The second is “data analytics”. If I asked you to compare a year of daily weather forecasts to weather reports for your local station, you could probably find some patterns – but AI consumes billions of data points in seconds – think every weather station in the world for every day in the past fifty years. Just like “language models”, though, current analytics need prompts for what to look for, “criteria” to filter the data. We’re starting to see AI analysis tools which can find patterns with no human prompts and finding correlation (not causation!) between data sets. Just like the “language models” though, it doesn’t know what “wind speed” is, nor does it know what “temperature” is.

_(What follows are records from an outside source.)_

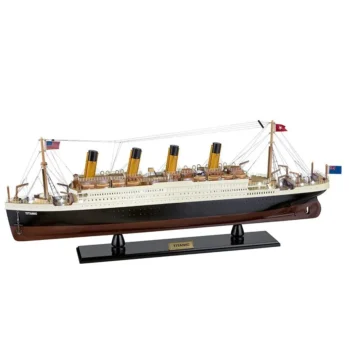 .TRANSATLÁNTICO "TITANIC" —Largo: 103 -Alto: 37 cm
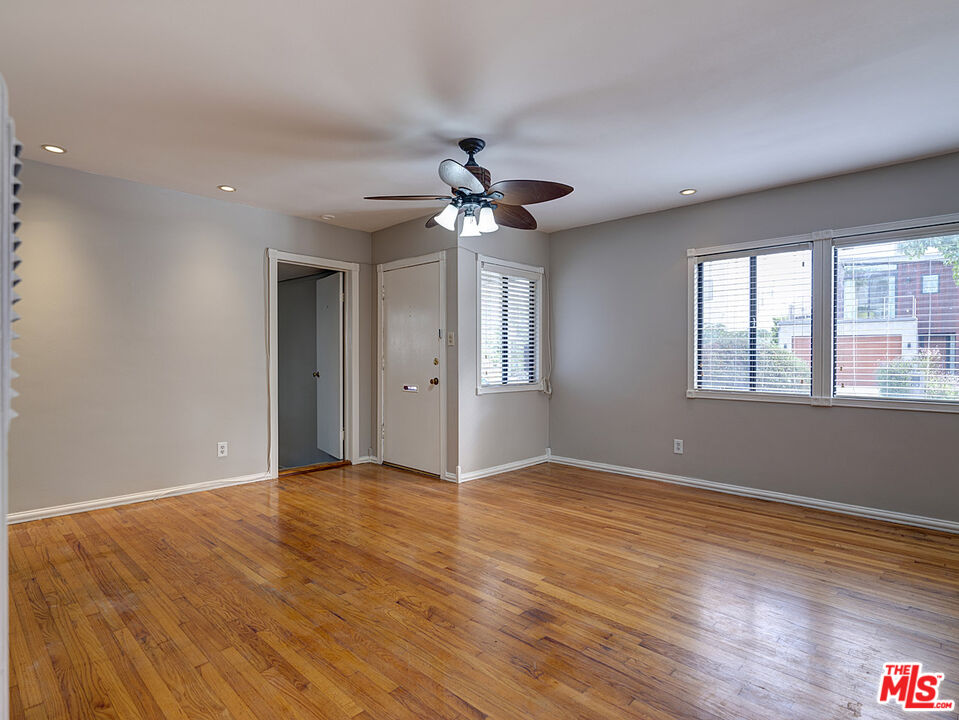 4137 Sunnyside Ave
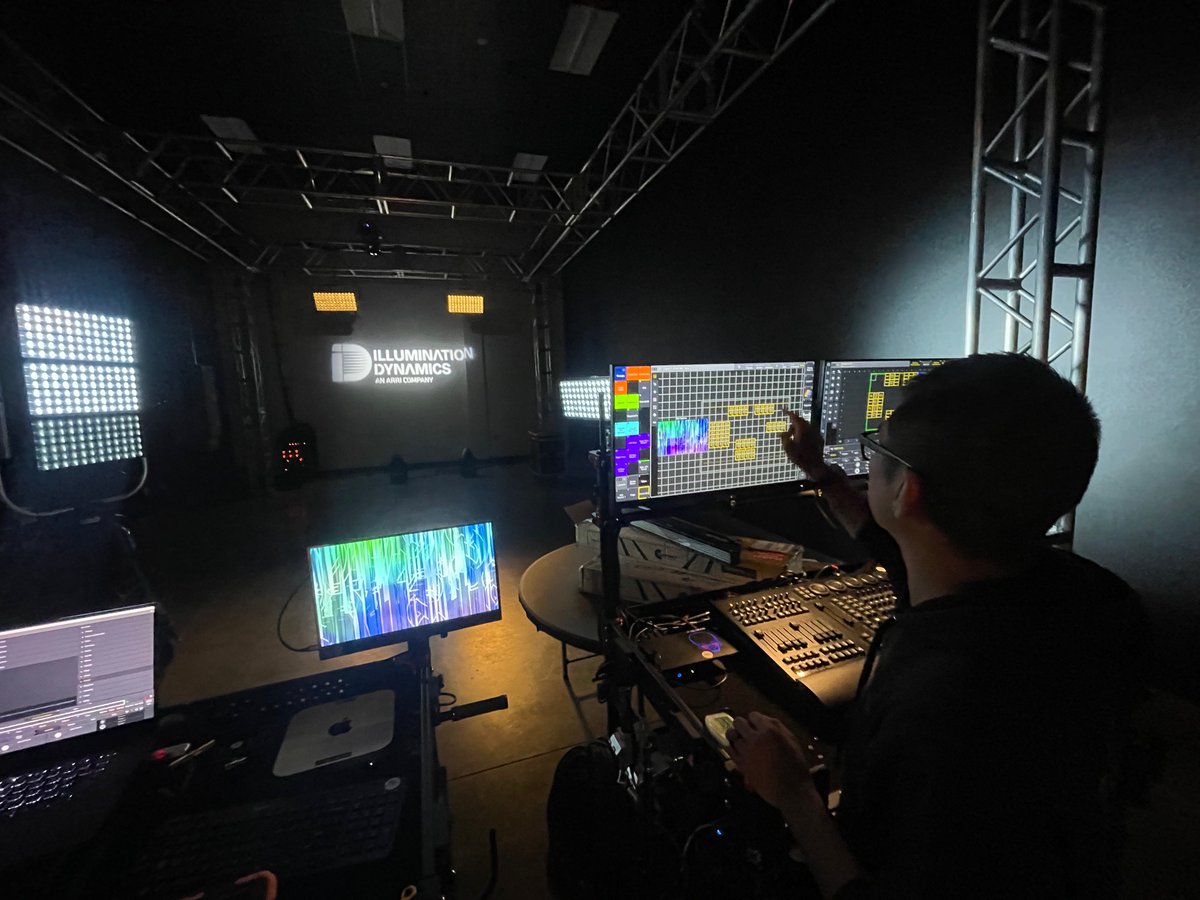 Anderson Lau and Slik Lighting at ID Santa Clarita, programing and testing out the #SkyPanelX in our demo room! Feel free to reach out and book your own demo!

CA: 704-679-9400
NC: 818-686-6400

Check out Illuminationdynamics.com for more about ID!

#lighting #skypanelx #arri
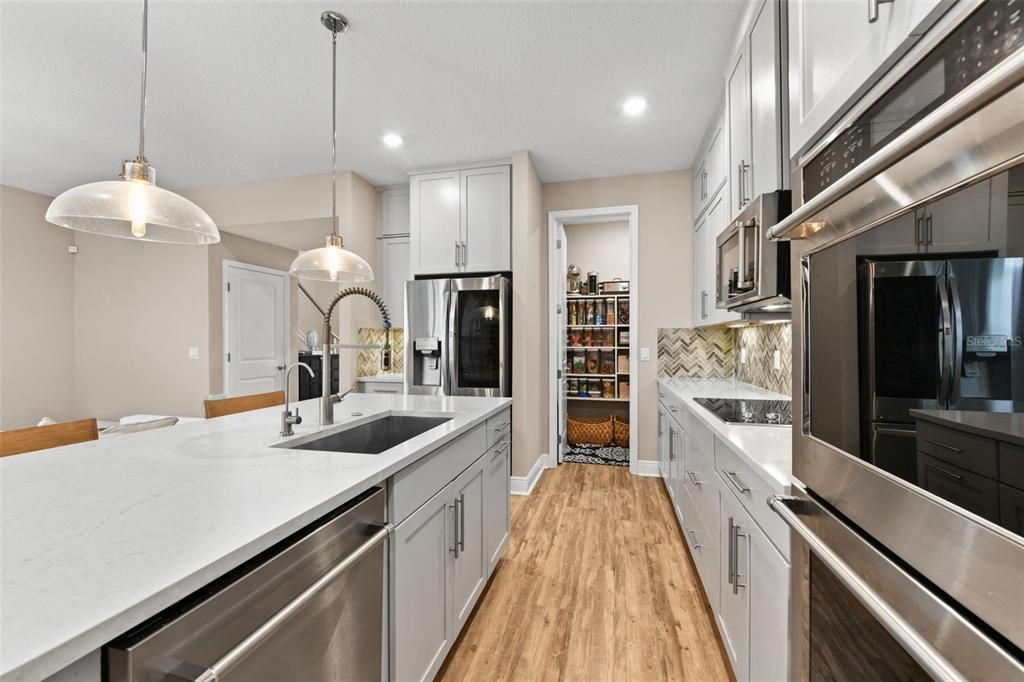 En Venta: $595,000 (3 camas, 2 baños, 1945 Pies cuadrados)
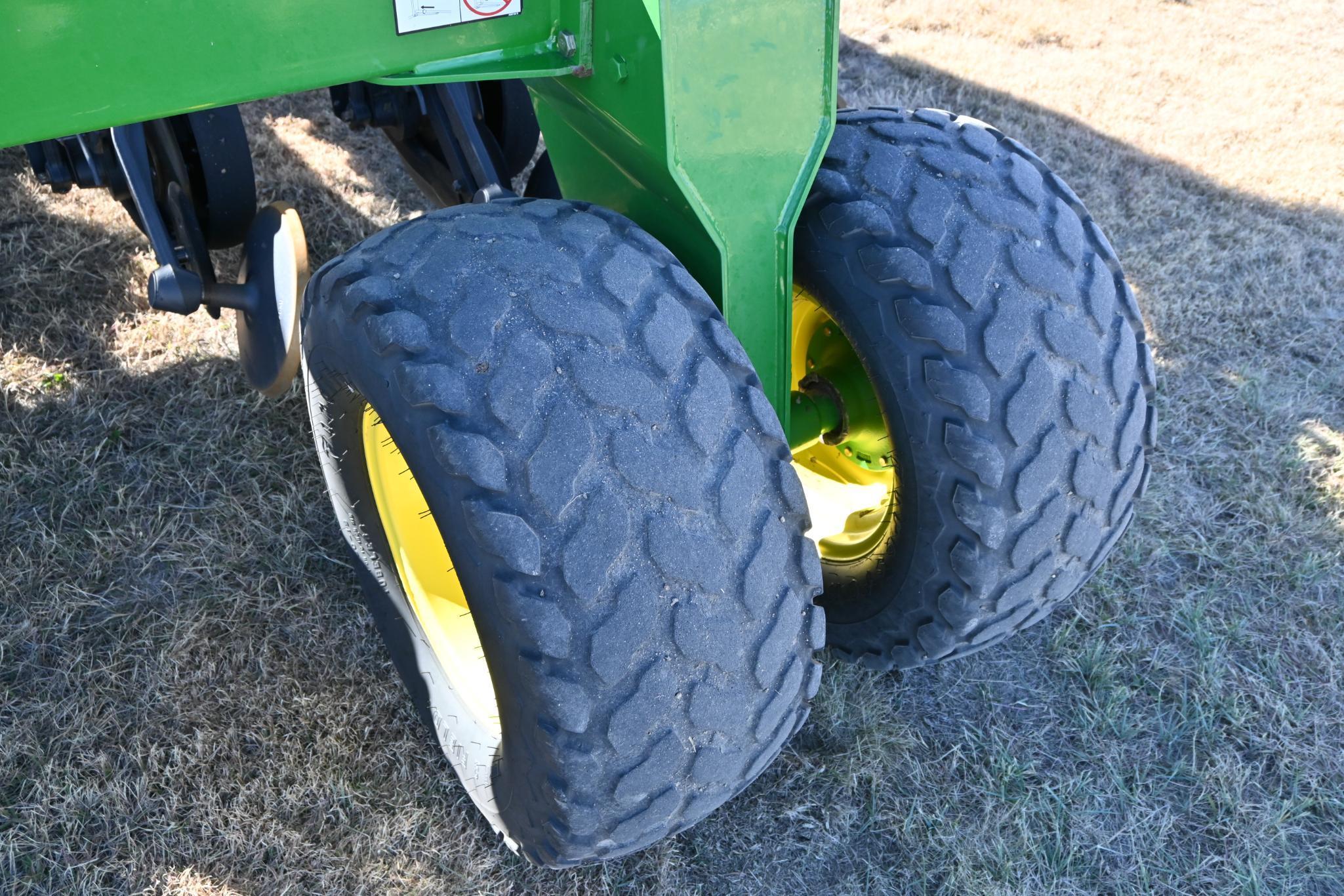 2010 John Deere 1890 42' air drill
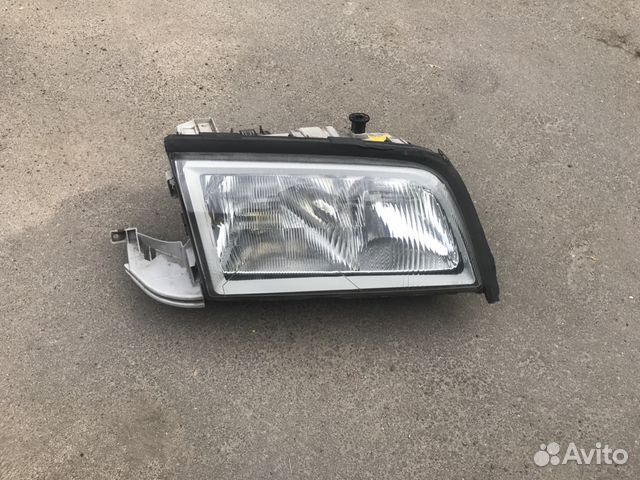 Фара Мерседес w202 С класс правая original бу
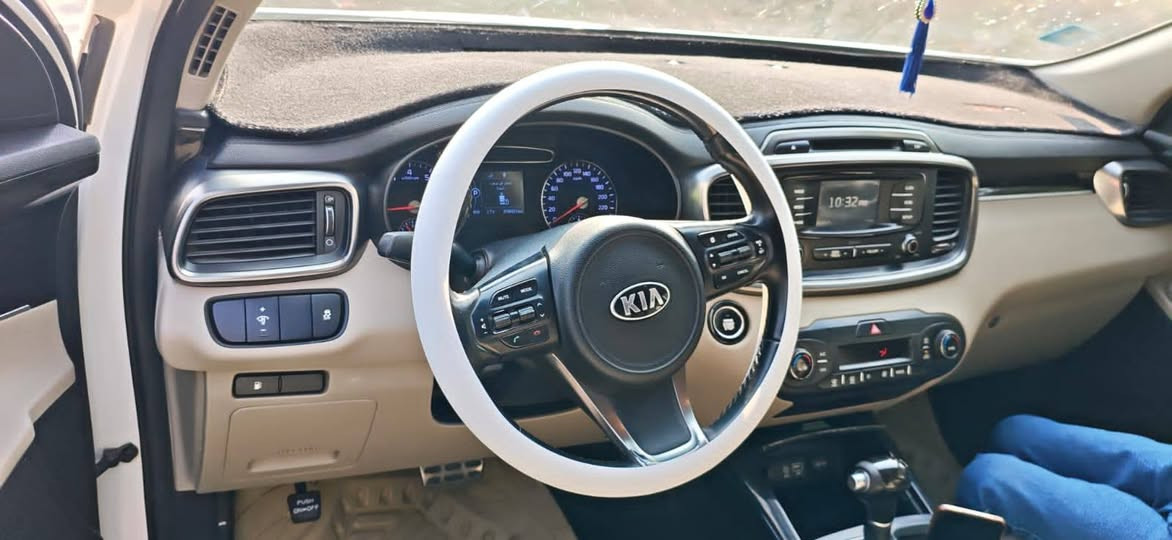 سلام عليكم سورنتو مديل 16 خليجي سياره جاهزه حداديه جديده تخم تاير تدفئه تبريد سياره بسمي رقم واسط السنويه ل 30 بيه الباب الخلفي الصفحه اليمنه بي صبغ السياره مكينته مفتوحه مواصفات نص فول ماشيه 200 عنوان محافضة واسط قضاء الحي السعر 210 ***********
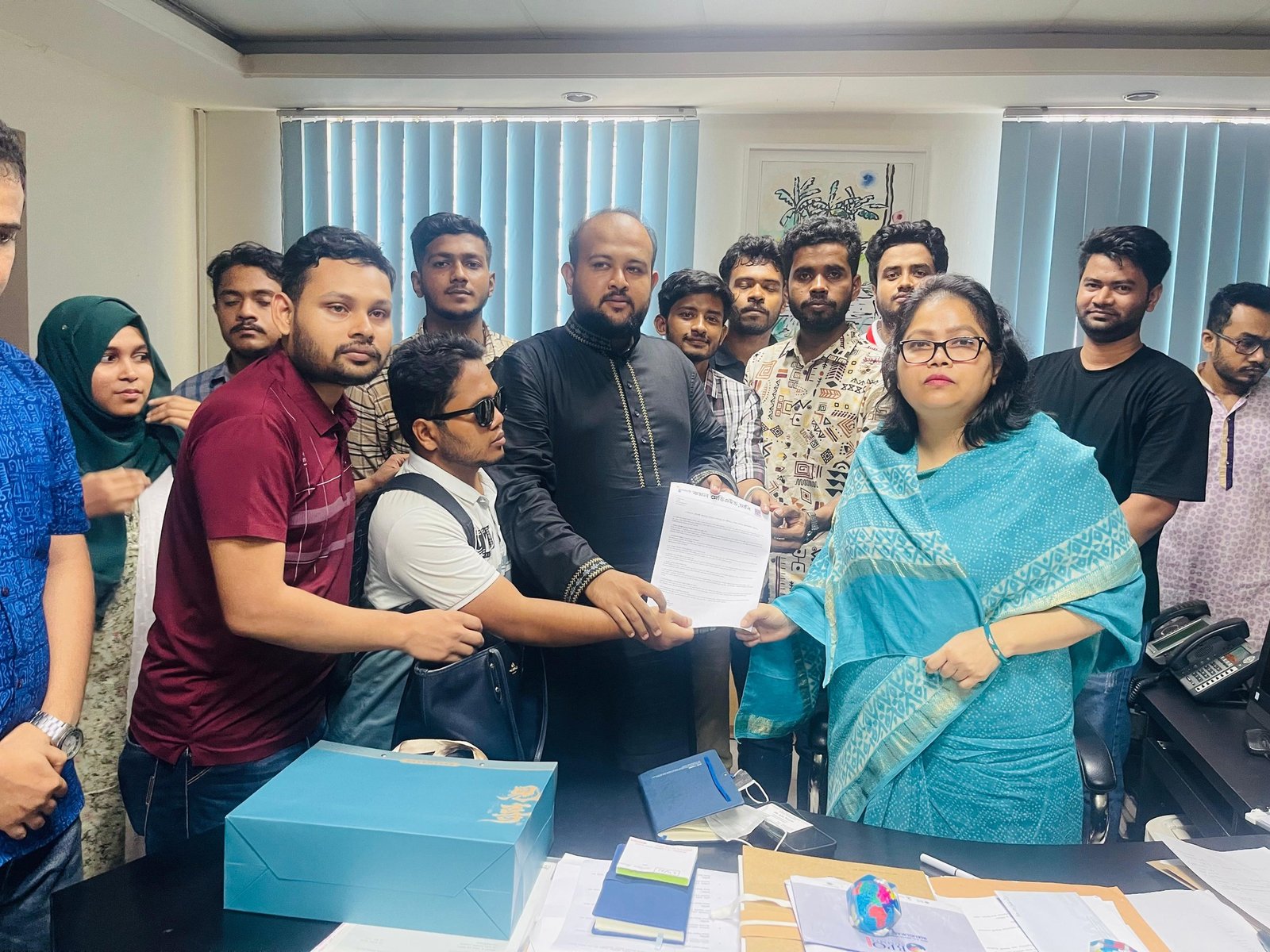 ডাকসুতে প্রতিবন্ধী ক্ষমতায়ন বিষয়ক সম্পাদক পদ সৃষ্টিসহ ৮ দফা দাবিতে বিশ্ববিদ্যালয় প্রশাসনকে ছাত্রদলনেতার স্মারকলিপি প্রদান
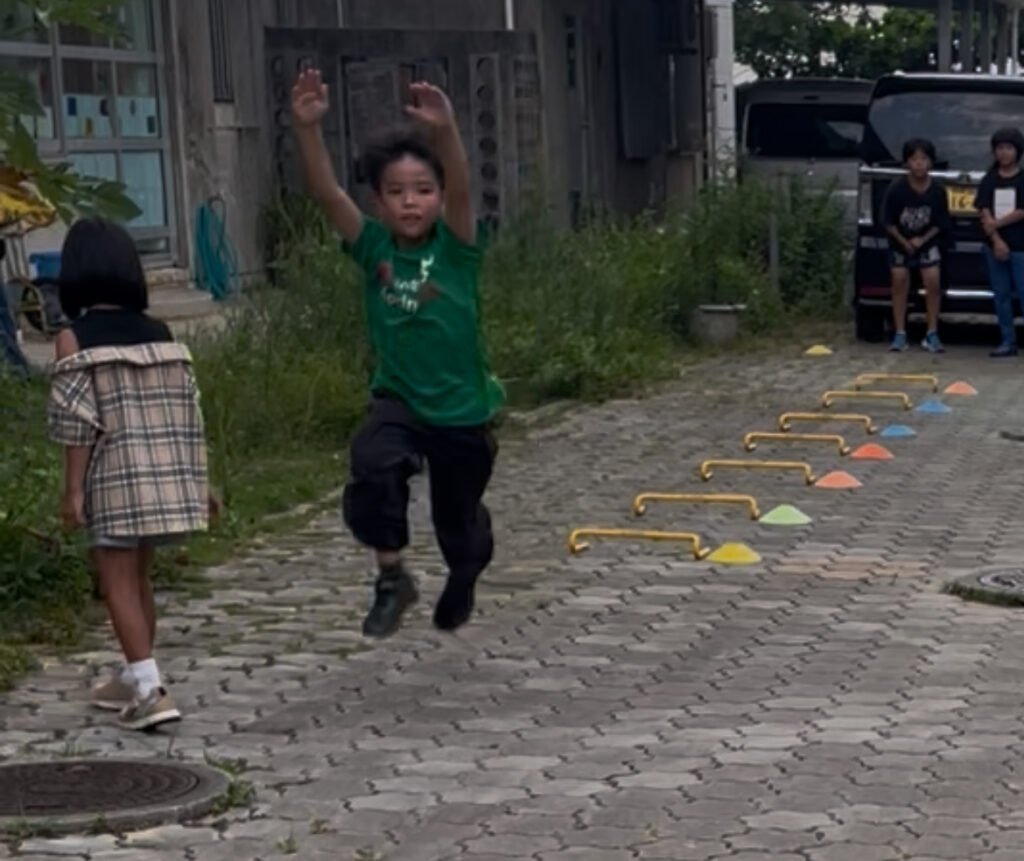浦添市前田小学校ピロティー前　ミニハードル走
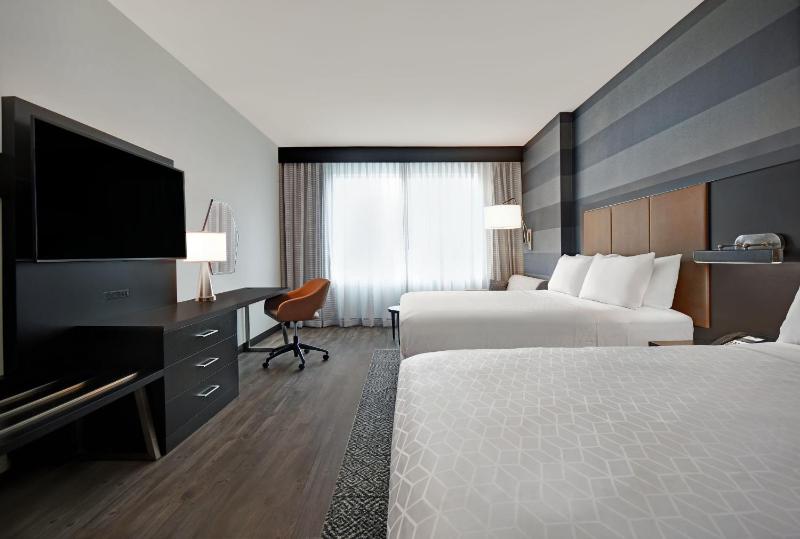 Standard Room with Two Queen Beds image 3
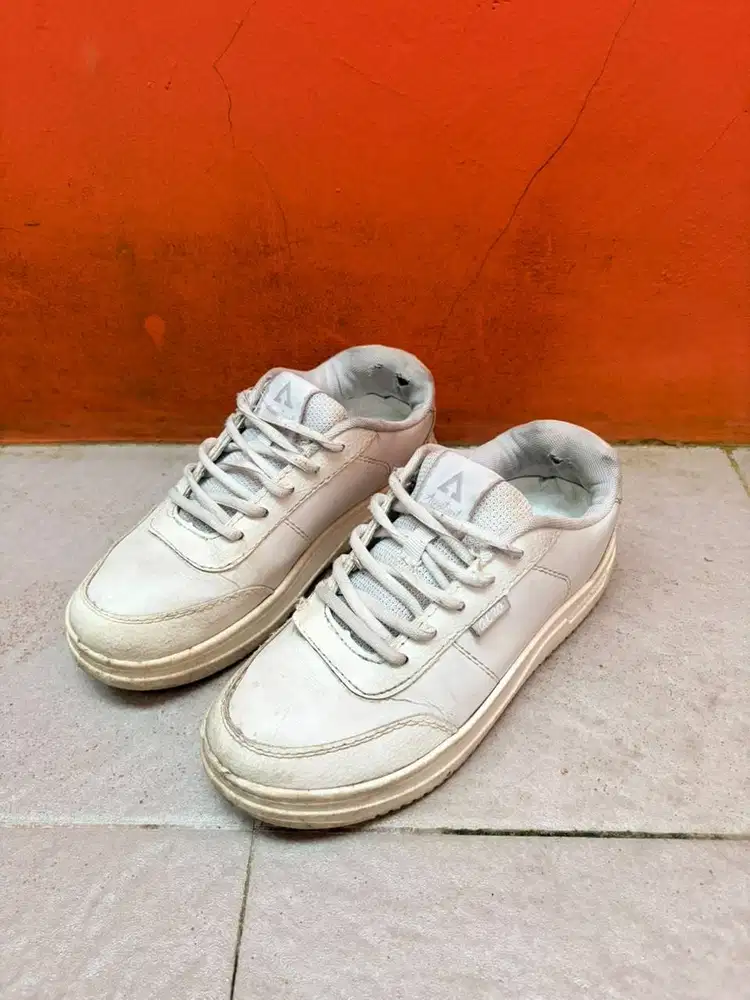 Sepatu Sneakers Pria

Both of these tools do one thing really well and one thing really poorly – they process large amounts of data at incredible speeds. They iterate text responses, data simulations, and answers to questions, even though they don’t know what any of the words mean, and they’re getting good at it. The problem with it all is that they “hallucinate” and can make up data, criteria, and information on the spot. As AI systems are generally “black box” systems, they don’t show their work and you’ll never know where it all went wrong.
For engineers? We’re often required by code to show our work – and that key fact is what will set the tone for AI and its limits in engineering over the next many years.
Let’s use an example of a new billion-dollar chemical plant. Assume it takes a team of two hundred engineers five years to complete the design. Once done, almost every design goes through “value engineering”, where they look for opportunities to reduce cost. The problem is re-analyzing the entire design to reduce the footprint, amount of material needed, or time for construction is nearly impossible. Usually a few percent is considered “good enough” because the cost of optimization is greater than the savings.
Enter future AI tools. AI tools will be given a few thousand requirements, a hundred design rules and every detail of the design. It’ll run ten thousand simulations to reduce construction materials, footprint, and labor. The real trick is that as these tools don’t show their work, we won’t ask them to design a new chemical plant. We’ll ask them to “optimize” the plant and come up with common errors and overuse of resources across the thousands of simulations to make a list of suggestions to the engineering team, leading their review process to eliminate mistakes and waste.
As these AI tools are (and will ultimately be) black boxes for decades to come, we will still need to show our work. Engineers will need to understand code, constructability, and design requirements better than they ever have before, as well as how to enter those requirements into an AI prompt. AI tools are going to streamline and optimize engineering, letting engineers focus more on the design and human elements of facilities, while the AI optimizes cost and materials concerns, improving the return on investment of capital projects and plant improvements across the board.